#### WHAT THIS TASK INVOLVES
Copy word for word the lines below, starting with the line that contains "How far do pixel" and going on through the end of the items.

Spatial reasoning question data
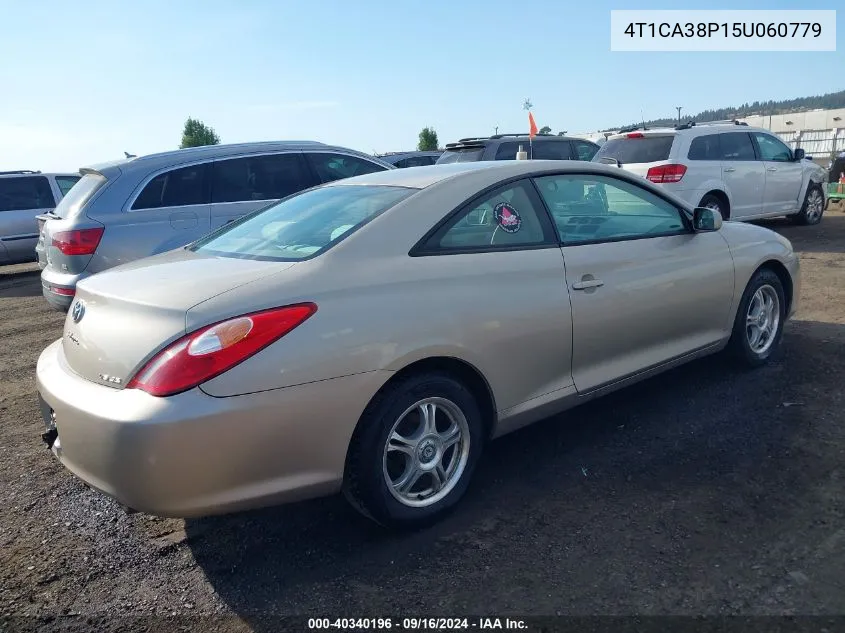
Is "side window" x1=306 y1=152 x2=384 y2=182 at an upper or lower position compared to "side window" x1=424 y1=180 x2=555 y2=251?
upper

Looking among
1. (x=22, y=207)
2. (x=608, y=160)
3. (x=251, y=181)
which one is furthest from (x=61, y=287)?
(x=608, y=160)

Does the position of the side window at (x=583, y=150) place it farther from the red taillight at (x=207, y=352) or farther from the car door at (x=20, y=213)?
the red taillight at (x=207, y=352)

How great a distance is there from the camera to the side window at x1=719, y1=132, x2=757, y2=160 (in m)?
10.2

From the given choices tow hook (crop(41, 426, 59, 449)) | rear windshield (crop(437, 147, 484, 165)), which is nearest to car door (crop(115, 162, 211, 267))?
tow hook (crop(41, 426, 59, 449))

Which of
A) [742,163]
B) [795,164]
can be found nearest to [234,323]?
[742,163]

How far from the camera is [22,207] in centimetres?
1175

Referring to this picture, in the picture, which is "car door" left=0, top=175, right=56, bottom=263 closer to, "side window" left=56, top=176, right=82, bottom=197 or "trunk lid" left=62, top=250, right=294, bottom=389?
"side window" left=56, top=176, right=82, bottom=197

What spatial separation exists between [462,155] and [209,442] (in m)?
9.54

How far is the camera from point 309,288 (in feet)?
9.02

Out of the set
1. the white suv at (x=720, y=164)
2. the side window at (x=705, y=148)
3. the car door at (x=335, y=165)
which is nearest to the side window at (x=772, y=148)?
the white suv at (x=720, y=164)

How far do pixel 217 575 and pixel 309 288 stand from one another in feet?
3.96

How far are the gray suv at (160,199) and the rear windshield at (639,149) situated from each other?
4660mm

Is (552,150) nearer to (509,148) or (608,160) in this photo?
(509,148)

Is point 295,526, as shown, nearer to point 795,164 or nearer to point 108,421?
point 108,421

#### REPLY
How far do pixel 217 575 and pixel 309 288 stand from one another in feet?
3.96

How far are the gray suv at (160,199) and the rear windshield at (639,149) situated from each other?
4660mm

Is (552,150) nearer to (509,148) or (608,160) in this photo?
(509,148)

Is point 295,526, as shown, nearer to point 795,164 or nearer to point 108,421?
point 108,421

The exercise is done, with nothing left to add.